En la otra cara de la moneda nos encontramos con una realidad completamente distópica. Tras la catástrofe de las dos guerras mundiales, la instauración de los regímenes totalitarios que recorrieron todo el siglo XX y la aberración en que se transformó el ideal comunista, las promesas de libertad, igualdad y fraternidad que habían impulsado las vanguardias de preguerra se desvanecieron.

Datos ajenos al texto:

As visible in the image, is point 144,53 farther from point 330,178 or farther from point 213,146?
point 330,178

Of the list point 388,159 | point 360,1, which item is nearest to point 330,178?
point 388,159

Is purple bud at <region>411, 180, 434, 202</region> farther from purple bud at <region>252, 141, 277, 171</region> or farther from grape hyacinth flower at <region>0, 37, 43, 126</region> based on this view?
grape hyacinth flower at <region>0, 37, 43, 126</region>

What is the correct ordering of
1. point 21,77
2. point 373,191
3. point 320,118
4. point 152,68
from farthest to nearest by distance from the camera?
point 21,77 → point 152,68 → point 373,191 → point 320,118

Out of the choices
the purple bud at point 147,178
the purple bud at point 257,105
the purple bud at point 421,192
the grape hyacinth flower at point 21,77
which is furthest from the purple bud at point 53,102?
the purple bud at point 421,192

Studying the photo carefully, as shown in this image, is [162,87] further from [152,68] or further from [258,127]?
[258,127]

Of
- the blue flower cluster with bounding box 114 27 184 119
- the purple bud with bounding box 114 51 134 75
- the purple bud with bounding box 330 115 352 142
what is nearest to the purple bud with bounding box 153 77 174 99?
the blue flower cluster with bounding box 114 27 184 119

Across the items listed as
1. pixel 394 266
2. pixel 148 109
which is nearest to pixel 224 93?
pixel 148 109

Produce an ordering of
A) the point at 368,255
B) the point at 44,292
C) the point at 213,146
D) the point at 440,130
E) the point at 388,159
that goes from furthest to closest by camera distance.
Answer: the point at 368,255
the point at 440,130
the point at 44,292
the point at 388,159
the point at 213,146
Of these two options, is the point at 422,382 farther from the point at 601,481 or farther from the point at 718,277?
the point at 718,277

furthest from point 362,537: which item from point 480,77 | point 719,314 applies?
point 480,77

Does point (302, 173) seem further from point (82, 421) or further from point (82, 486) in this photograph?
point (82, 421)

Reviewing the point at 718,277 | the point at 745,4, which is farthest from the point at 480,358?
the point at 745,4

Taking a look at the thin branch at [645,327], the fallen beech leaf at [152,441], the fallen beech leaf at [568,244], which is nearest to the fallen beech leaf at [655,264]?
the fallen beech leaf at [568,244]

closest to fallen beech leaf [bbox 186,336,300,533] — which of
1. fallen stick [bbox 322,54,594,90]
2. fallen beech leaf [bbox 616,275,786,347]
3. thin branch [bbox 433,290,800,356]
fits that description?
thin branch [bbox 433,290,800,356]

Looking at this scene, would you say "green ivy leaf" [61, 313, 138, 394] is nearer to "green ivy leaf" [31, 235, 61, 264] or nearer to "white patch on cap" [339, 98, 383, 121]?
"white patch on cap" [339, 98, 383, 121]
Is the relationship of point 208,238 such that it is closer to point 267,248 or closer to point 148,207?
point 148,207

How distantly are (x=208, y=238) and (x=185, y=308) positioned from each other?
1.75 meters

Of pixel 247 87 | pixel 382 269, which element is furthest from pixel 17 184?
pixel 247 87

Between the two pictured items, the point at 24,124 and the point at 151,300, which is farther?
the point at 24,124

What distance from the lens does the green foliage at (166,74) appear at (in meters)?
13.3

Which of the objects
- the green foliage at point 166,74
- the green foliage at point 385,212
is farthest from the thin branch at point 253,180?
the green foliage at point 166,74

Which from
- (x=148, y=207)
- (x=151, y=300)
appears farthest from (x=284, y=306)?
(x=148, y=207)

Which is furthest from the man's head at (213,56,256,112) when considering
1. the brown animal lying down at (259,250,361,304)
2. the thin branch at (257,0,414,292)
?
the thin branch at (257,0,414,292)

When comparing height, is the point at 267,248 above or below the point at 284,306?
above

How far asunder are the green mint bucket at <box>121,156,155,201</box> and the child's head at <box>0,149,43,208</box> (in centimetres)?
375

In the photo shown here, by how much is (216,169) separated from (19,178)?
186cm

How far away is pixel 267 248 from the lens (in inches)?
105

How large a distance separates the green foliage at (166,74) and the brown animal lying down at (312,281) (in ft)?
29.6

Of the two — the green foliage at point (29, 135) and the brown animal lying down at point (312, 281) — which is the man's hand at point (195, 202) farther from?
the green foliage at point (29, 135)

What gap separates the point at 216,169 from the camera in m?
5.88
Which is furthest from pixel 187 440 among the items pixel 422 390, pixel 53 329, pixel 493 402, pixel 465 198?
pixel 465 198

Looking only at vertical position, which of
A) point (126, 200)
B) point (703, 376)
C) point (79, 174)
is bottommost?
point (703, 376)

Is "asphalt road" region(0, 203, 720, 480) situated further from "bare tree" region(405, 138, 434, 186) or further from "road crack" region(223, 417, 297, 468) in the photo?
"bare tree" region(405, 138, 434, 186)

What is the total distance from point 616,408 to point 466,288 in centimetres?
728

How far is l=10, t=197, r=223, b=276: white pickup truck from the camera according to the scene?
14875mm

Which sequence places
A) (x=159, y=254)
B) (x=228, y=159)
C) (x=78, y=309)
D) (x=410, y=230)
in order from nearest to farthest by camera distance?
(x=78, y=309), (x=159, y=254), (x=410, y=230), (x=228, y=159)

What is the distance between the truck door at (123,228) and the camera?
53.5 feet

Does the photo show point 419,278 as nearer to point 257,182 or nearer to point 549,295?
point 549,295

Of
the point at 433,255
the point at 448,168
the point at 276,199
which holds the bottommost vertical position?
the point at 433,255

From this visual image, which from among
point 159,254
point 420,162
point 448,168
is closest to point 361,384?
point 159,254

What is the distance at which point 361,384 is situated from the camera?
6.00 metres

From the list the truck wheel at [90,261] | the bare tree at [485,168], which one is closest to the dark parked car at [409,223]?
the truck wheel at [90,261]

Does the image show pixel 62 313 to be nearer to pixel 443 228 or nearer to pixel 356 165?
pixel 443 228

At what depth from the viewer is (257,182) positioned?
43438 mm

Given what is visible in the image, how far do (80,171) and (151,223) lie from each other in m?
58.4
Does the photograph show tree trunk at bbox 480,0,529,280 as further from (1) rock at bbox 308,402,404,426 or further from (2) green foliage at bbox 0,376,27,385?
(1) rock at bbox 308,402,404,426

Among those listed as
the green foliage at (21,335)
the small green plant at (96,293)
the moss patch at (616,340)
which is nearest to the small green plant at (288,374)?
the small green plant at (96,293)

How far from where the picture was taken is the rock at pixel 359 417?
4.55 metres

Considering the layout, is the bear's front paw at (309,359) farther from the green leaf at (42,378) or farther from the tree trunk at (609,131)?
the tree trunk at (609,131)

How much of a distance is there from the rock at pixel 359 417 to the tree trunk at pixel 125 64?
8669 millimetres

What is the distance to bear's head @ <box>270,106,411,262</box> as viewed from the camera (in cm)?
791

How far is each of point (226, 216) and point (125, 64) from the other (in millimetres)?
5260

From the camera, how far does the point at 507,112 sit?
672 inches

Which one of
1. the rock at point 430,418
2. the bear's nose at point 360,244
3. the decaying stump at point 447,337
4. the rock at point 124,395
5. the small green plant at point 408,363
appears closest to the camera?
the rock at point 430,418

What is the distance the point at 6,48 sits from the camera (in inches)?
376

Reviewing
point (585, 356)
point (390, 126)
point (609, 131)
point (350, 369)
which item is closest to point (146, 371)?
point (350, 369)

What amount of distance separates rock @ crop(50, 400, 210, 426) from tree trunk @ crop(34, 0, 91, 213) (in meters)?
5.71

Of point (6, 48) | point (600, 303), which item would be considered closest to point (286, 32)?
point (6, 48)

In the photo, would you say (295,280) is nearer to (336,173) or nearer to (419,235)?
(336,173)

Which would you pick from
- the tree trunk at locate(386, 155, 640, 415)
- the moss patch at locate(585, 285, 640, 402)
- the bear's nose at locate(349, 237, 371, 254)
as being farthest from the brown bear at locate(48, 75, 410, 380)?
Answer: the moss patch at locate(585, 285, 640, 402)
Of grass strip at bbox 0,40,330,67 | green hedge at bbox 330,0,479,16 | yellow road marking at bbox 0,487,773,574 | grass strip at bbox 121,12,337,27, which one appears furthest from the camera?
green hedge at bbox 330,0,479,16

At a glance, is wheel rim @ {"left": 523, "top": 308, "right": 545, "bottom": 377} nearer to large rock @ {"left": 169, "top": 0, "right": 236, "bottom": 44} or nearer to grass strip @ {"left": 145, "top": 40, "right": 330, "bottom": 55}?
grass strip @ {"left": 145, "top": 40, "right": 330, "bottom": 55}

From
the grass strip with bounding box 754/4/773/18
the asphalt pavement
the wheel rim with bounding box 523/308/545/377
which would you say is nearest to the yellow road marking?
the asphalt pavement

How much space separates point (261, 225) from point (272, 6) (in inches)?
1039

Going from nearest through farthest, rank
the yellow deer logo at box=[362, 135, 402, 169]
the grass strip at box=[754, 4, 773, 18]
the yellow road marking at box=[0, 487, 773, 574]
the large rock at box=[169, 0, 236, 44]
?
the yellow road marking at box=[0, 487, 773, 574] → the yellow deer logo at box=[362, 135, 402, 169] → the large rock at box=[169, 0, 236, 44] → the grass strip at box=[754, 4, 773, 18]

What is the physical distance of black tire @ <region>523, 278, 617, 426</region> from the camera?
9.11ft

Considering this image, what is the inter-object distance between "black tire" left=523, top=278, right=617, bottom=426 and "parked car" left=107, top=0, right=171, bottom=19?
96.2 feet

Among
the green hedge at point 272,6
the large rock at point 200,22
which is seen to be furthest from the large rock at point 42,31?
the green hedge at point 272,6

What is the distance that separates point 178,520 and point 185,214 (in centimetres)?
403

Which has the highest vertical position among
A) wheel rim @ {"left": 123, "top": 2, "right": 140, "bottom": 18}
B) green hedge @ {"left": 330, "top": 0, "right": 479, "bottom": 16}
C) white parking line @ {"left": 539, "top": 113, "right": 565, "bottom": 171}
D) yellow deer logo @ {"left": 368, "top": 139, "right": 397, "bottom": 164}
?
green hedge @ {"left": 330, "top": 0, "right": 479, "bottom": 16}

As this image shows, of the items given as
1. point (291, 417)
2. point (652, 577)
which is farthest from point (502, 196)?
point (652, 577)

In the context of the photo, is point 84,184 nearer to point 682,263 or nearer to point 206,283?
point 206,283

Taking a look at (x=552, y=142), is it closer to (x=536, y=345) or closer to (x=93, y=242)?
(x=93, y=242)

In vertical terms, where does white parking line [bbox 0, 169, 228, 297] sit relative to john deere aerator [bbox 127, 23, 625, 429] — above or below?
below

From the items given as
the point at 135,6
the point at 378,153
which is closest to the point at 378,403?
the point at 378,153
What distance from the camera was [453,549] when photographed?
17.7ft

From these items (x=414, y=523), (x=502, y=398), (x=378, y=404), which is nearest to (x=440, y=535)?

Los artistas no se presentaban ya como héroes, sino como víctimas de la Historia. Con la desaparición de las aspiraciones revolucionarias surgieron el desencanto y una desconfianza hacia la esperanza utópica de transformación social, que demostrarían que un único modelo de ambiciones universales, por muy ideal que pudiera parecer, no podía responder a la diversidad que ofrecía la realidad.

Como consecuencia, la sumisión del arte al discurso oficial de los Estados -cada vez más centralizados- y la persecución de los artistas que actuaban al margen de la orientación cultural del poder, junto con acontecimientos como el cierre de la Bauhaus, la exposición de arte degenerado de Múnich de 1937 o la proclamación del realismo socialista como único estilo artístico tolerable acabaron con toda experimentación formal, en esta época marcada por el fin de la modernidad artística.